Mecz może nie najwyższych lotów, ale emocjami przerósł wszystko co widziałem w kończącym się sezonie.
Brawo Allen!
Wczoraj snooker przegrał z piłką nożną, więc nie oglądałem. Dziś wyjeżdżam i oglądać nie będę, ale wrócę na prawdziwe emocje: półfinały. Pozwolę sobie wytypować pary, może się sprawdzą. Będą to Dott-Ding Junhui i O'Sullivan-Williams. Ew. za Dinga będzie Selby, a za O'Sullivana Higgins.
Dott i Allen dostali potężne lanie (odpowiednio od Trumpa i Williamsa) i są poza turniejem.
Selby raczej nie poradzi sobie z Dingiem, zagadką pozostaje nastrój i forma Ronnie'go. Na początku wydawało się, że przewagę osiągnie Higgins, ale Sullivan zabrał się do pracy i prowadzi teraz 7-5 (ze stanu 2-4 bodaj).
Co do drugiej rundy to Selby pobił rekord setek w meczu - miał ich chyba sześć (z Hendry'm), Allen znowu walczył do samego końca (25 frame'ów), mecz Sullivana z Murphy'm był nie do oglądania - zawodnicy męczyli się z bilami jak amatorzy (wiem, że łatwo mi mówić, ale naprawdę tak to wyglądało, a mam do czego porównywać, bo już kilka latek regularnie oglądam zielone stoliki).

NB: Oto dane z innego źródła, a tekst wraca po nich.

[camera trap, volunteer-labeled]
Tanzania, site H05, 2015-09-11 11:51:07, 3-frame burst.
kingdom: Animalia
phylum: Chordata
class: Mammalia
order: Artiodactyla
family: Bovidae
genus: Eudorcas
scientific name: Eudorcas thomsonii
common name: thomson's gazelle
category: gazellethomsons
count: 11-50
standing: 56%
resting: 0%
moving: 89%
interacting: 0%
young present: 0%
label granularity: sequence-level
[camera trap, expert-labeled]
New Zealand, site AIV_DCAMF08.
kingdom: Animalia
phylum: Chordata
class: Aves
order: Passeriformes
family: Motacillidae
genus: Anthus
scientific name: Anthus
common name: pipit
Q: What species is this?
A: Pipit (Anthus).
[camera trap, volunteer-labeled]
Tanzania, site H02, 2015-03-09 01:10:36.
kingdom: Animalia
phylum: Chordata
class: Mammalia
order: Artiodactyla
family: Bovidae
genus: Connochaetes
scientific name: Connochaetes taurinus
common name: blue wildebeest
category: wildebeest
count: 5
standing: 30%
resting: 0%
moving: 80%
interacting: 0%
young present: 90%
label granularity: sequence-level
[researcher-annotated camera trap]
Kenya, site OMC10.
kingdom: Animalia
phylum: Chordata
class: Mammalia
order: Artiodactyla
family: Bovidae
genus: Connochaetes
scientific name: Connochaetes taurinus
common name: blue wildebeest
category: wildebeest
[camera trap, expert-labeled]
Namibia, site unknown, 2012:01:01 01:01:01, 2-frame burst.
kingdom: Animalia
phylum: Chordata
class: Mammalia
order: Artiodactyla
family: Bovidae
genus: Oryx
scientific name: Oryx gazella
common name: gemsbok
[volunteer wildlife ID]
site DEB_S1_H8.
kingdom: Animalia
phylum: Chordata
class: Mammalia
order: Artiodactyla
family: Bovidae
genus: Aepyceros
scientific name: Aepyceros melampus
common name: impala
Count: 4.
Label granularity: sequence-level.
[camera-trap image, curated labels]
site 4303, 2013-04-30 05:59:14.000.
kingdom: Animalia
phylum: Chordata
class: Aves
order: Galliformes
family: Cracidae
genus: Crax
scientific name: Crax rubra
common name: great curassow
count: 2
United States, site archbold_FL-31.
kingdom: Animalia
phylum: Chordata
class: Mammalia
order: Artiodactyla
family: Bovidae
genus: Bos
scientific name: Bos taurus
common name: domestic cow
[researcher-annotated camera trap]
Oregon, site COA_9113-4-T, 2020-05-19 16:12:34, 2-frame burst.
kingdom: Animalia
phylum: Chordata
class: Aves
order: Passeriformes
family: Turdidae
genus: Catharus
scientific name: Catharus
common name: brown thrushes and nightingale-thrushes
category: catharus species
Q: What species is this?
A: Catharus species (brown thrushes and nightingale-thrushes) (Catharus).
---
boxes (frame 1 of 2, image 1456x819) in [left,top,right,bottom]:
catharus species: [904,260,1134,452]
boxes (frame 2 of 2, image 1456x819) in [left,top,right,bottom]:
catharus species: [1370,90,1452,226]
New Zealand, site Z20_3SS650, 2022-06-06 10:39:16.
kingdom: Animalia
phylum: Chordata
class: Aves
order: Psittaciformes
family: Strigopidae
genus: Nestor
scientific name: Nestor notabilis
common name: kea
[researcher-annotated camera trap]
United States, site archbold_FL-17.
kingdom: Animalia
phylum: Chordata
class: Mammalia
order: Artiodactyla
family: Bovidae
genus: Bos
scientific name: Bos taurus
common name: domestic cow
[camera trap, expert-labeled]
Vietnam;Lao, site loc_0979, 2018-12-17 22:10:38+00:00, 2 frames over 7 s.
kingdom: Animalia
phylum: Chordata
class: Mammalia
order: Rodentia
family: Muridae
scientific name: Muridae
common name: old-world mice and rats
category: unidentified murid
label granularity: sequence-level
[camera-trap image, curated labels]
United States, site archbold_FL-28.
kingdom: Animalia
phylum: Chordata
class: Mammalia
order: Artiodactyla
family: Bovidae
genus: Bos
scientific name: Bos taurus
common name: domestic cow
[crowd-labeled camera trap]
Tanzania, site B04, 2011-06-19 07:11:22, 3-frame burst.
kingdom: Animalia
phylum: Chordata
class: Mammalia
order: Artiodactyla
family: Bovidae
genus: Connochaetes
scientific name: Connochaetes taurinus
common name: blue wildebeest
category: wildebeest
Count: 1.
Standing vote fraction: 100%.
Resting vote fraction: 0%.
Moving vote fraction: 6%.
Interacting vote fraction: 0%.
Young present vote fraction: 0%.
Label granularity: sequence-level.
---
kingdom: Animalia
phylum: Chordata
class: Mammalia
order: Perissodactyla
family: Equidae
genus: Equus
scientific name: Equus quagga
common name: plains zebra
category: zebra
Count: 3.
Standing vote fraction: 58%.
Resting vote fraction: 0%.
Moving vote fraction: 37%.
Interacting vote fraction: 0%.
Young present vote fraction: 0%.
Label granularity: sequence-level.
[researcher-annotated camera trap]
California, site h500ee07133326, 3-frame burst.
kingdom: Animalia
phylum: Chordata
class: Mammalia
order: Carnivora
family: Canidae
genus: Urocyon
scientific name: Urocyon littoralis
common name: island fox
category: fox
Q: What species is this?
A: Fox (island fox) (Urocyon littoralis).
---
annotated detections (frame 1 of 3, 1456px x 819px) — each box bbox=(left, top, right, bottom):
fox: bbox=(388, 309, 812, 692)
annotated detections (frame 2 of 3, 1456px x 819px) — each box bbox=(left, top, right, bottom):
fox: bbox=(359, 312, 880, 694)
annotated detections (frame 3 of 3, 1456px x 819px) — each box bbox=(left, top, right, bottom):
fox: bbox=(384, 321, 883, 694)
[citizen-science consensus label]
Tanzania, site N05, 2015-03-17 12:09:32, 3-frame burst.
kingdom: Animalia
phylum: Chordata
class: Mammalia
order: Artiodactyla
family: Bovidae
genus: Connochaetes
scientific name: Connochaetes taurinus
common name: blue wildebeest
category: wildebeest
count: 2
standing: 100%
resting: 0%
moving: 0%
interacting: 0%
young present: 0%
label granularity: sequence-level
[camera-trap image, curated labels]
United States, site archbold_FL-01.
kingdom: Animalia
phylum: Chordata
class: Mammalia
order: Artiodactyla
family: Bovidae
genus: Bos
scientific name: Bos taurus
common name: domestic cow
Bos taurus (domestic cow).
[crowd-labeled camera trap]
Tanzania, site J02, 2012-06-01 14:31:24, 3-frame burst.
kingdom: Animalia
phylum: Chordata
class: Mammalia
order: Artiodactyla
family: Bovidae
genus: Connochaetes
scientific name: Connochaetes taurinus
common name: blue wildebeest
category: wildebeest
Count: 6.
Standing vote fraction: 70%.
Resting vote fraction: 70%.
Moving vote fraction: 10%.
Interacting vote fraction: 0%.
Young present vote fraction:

Osobiście stawiam na zwycięzcę "górnego" półfinału, bardziej na Williamsa, bo błyszczy formą niespotykaną od lat.
Trump już w finale!
Pokonał Dinga, sprostał presji, pierwszy raz to on musiał gonić wynik a nie jego przeciwnicy. Dogonił w drugiej sesji, dogonił na końcu.
To mój faworyt na finał z Higginsem (obawiam się, że Williams już nie da rady, szkoda).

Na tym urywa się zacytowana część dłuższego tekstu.